Highly efficient quasi-cubic structured perovskite for harvesting energy from artificial indoor LED light source

Abstract

Mixed cations-based perovskites have attracted a lot of interest because of their ability to harvest light energy and ambient air stability. Herein, we synthesized mixed methylammonium/formamidinium cations (MA+/FA+) perovskite materials and explored their potential for harvesting energy from the indoor LED light source. The incorporation of FA+ in methylammonium lead iodide (MAPbI3) induces a transition in crystal structure from tetragonal to intermediate quasi-cubic, resulting in a more stable and efficient quasi-cubic perovskite structured morphology.
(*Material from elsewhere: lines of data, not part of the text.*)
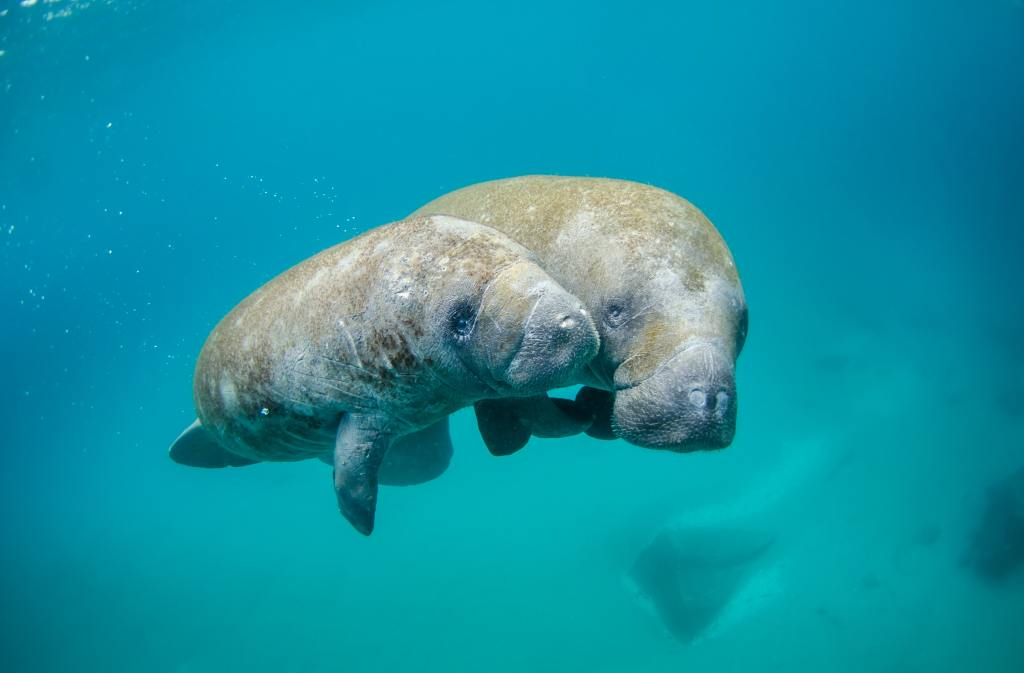 photo of manatees in florida springs with family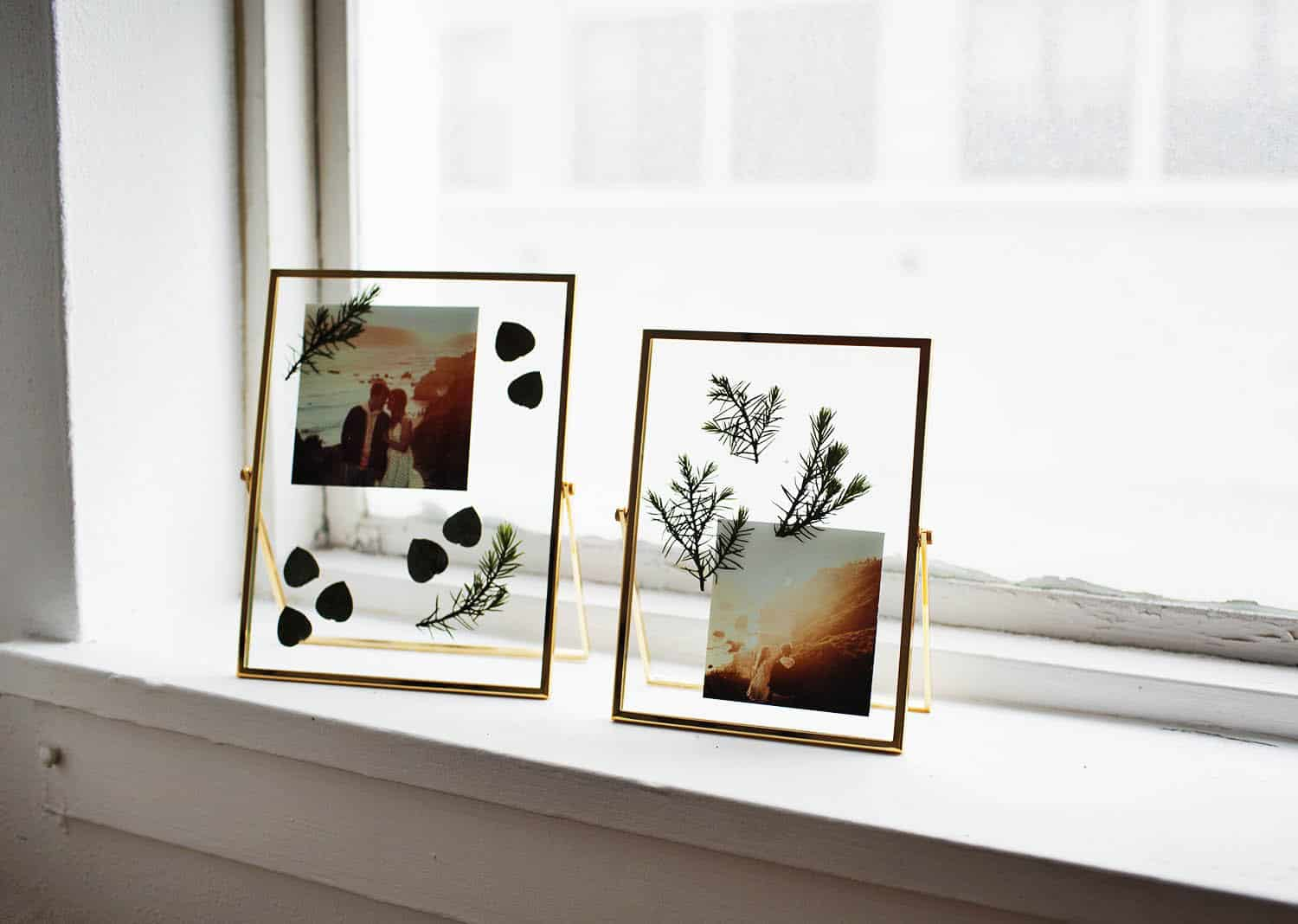 DIY Pressed Plants Photo Frame - A Beautiful Mess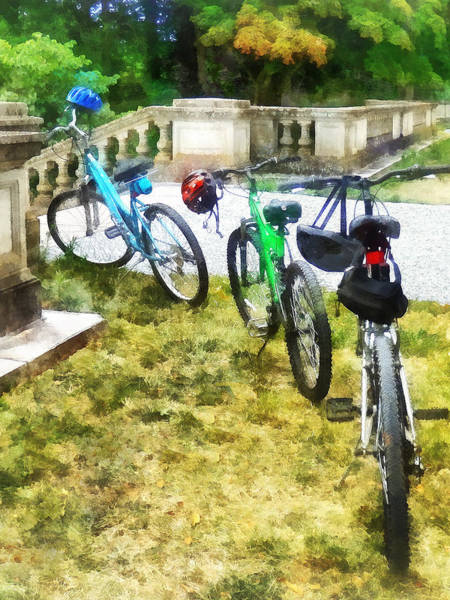 Photograph - Line Of Bicycles In Park by Susan Savad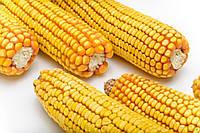 Семена кукурузы AS 33009 NEW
The fabricated photovoltaic devices demonstrated an efficiency of 34.07% with mixed cations compared to the reference MAPbI3 of 28.63% under the indoor LED lamp at 1000 lx. The optimized photovoltaic device has displayed considerable enhancement in short circuit current density (JSC) and open-circuit voltage (VOC), including lower hysteresis and reduced recombination losses. Furthermore, a detailed study was conducted to determine the impact of quasi-cubic crystal structures on the grains and grain boundaries that exist in the perovskite film. The surface potential (SP), and charge carrier dynamics measurements nearby grain boundaries revealed a significant decrease in defects or trap states. In brief, this work comprehensively puts forward a prospective candidature of quasi-cubic perovskites for the development of photovoltaic technology to harvest indoor light energy.